Ainda segundo Freitas, no combate a outras pestes, houve um esforço de deixar circular apenas quem era indispensável. “Trabalhadores agrícolas, forças de segurança como exército ou marinha, padres e madres que muitas vezes auxiliavam nas práticas da medicina, padeiros e vendedores de alimentos. Como vemos embora com séculos de diferença a realidade é bastante semelhante”, conclui Joana Freitas, formada em arqueologia pela Universidade do Porto e pela Universidade Autónoma de Barcelona, e tem por áreas de estudo a pré-história e a evolução da espécie humana.

Nada será como antes

A pandemia do coronavírus trouxe profundas transformações em curtíssimo prazo ao modo de vida e costumes. Para o filósofo e psicanalista Fabiano de Abreu, seja qual for o caminho que a Humanidade decida seguir, a estrada não será a mesma.

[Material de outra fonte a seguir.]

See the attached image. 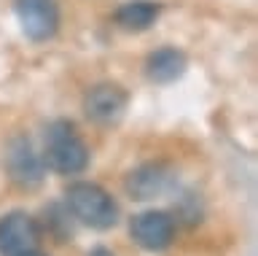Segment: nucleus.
Returning <instances> with one entry per match:
<instances>
[{"mask_svg": "<svg viewBox=\"0 0 258 256\" xmlns=\"http://www.w3.org/2000/svg\"><path fill=\"white\" fill-rule=\"evenodd\" d=\"M19 256H46V253H40L38 248H32V251H24V253H19Z\"/></svg>", "mask_w": 258, "mask_h": 256, "instance_id": "f8f14e48", "label": "nucleus"}, {"mask_svg": "<svg viewBox=\"0 0 258 256\" xmlns=\"http://www.w3.org/2000/svg\"><path fill=\"white\" fill-rule=\"evenodd\" d=\"M172 183H175V173L167 165L151 162V165H143L129 173L124 186L132 199H153V197H161L164 191H169Z\"/></svg>", "mask_w": 258, "mask_h": 256, "instance_id": "6e6552de", "label": "nucleus"}, {"mask_svg": "<svg viewBox=\"0 0 258 256\" xmlns=\"http://www.w3.org/2000/svg\"><path fill=\"white\" fill-rule=\"evenodd\" d=\"M64 208L70 211V216L76 221H81L84 227H92L97 232L113 229L121 216L116 199L102 186L89 183V181L70 183L68 191H64Z\"/></svg>", "mask_w": 258, "mask_h": 256, "instance_id": "f03ea898", "label": "nucleus"}, {"mask_svg": "<svg viewBox=\"0 0 258 256\" xmlns=\"http://www.w3.org/2000/svg\"><path fill=\"white\" fill-rule=\"evenodd\" d=\"M159 14H161V6L153 3V0H129V3H124L113 14V19H116V25L121 30L143 33V30H148L159 19Z\"/></svg>", "mask_w": 258, "mask_h": 256, "instance_id": "9d476101", "label": "nucleus"}, {"mask_svg": "<svg viewBox=\"0 0 258 256\" xmlns=\"http://www.w3.org/2000/svg\"><path fill=\"white\" fill-rule=\"evenodd\" d=\"M129 235L143 251H151V253L167 251L175 240V219L167 211H143L132 216Z\"/></svg>", "mask_w": 258, "mask_h": 256, "instance_id": "423d86ee", "label": "nucleus"}, {"mask_svg": "<svg viewBox=\"0 0 258 256\" xmlns=\"http://www.w3.org/2000/svg\"><path fill=\"white\" fill-rule=\"evenodd\" d=\"M185 68H188V60H185L183 52L172 49V46H161V49L151 52L148 60H145V76H148L151 84H175L177 78H183Z\"/></svg>", "mask_w": 258, "mask_h": 256, "instance_id": "1a4fd4ad", "label": "nucleus"}, {"mask_svg": "<svg viewBox=\"0 0 258 256\" xmlns=\"http://www.w3.org/2000/svg\"><path fill=\"white\" fill-rule=\"evenodd\" d=\"M89 256H113V253H110V251H105V248H94V251L89 253Z\"/></svg>", "mask_w": 258, "mask_h": 256, "instance_id": "9b49d317", "label": "nucleus"}, {"mask_svg": "<svg viewBox=\"0 0 258 256\" xmlns=\"http://www.w3.org/2000/svg\"><path fill=\"white\" fill-rule=\"evenodd\" d=\"M126 106H129V94L124 86L118 84H94L92 89L84 94V114L89 122L100 124V127H110V124H118L126 114Z\"/></svg>", "mask_w": 258, "mask_h": 256, "instance_id": "39448f33", "label": "nucleus"}, {"mask_svg": "<svg viewBox=\"0 0 258 256\" xmlns=\"http://www.w3.org/2000/svg\"><path fill=\"white\" fill-rule=\"evenodd\" d=\"M14 11L22 33L32 43H43L59 30V6L56 0H14Z\"/></svg>", "mask_w": 258, "mask_h": 256, "instance_id": "20e7f679", "label": "nucleus"}, {"mask_svg": "<svg viewBox=\"0 0 258 256\" xmlns=\"http://www.w3.org/2000/svg\"><path fill=\"white\" fill-rule=\"evenodd\" d=\"M40 243V229L32 216L24 211H11L0 216V256H19Z\"/></svg>", "mask_w": 258, "mask_h": 256, "instance_id": "0eeeda50", "label": "nucleus"}, {"mask_svg": "<svg viewBox=\"0 0 258 256\" xmlns=\"http://www.w3.org/2000/svg\"><path fill=\"white\" fill-rule=\"evenodd\" d=\"M6 173L16 186L35 189L46 178V165L40 154H35L27 135H14L6 146Z\"/></svg>", "mask_w": 258, "mask_h": 256, "instance_id": "7ed1b4c3", "label": "nucleus"}, {"mask_svg": "<svg viewBox=\"0 0 258 256\" xmlns=\"http://www.w3.org/2000/svg\"><path fill=\"white\" fill-rule=\"evenodd\" d=\"M43 159L46 170H51L56 175H78L89 167V148L81 140V135L76 130V124L68 119H56L46 127L43 135Z\"/></svg>", "mask_w": 258, "mask_h": 256, "instance_id": "f257e3e1", "label": "nucleus"}]
</instances>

“A caminhada da nossa espécie faz-se por estradas que nos colocam constantemente à prova. Todos os grandes eventos do mundo têm a capacidade de nos mudar. Cada guerra, cada pandemia, cada episódio climático, são frutos que produzimos para uma evolução necessária. Num dia tudo está normal, no outro tudo desaparece. E, quando abrimos a porta, o mundo que nos espera já não é mais o mesmo. É a força da impermanência nos mostrando que somos mortais.”

Segundo ele, o Covid-19 provavelmente será a “maior mudança presenciada por esta geração”. E que a humanidade tem se dado conta de suas prioridades e de onde tem investido seu tempo.

“O mais assustador de tudo é que entendemos que nos falta tempo. Tempo para viver, para decidir, e estruturar. Vivemos numa sociedade imediatista, onde tudo deve ser decidido no agora, na emergência que a situação acarreta. A sociedade que reclama da falta de tempo, efetivamente não o tem agora. Nossas vidas estão estagnadas. O mundo que não dormia é agora obrigado a adormecer enquanto a batalha ocorre no silêncio das cidades vazias”.

Para Abreu, culturalmente, politicamente, economicamente e globalmente haverá um antes e um depois do covid-19: “O mundo conectado em rede, a era da informação, do acesso rápido aos conteúdos, o mundo global que quando posto à prova teve que se recolher. A ameaça criou novamente barreiras. As fronteiras voltam a reerguer-se e cada um se sente infinitamente mais seguro na diminuição da escala. Ora, temos a certeza de que não estamos divididos em países e distrito, a nossa cidade, a nossa freguesia, a nossa casa. Somos todos habitantes de um mesmo planeta. Mas para nos salvarmos e salvarmos os outros temos que reconhecer a nossa individualidade.”

Em sua reflexão, o filósofo aponta que podemos repensar formas mais libertadoras e mais rentáveis de trabalho e renda: “As empresas vão descobrir que o home office pode ser uma ótima opção para a nova era e para o momento atual da economia mundial. A distribuição do investimento terá que ser repensada. Afinal um sistema de saúde saudável é mais necessário do que equipamentos de guerra. Essa constatação já é um caminho a se seguir”.

O filósofo aponta para uma transformação irreversível em nível mundial como consequência desta pandemia. “Seja qual for o caminho que a Humanidade decida seguir, uma coisa é certa: a estrada não será a mesma.”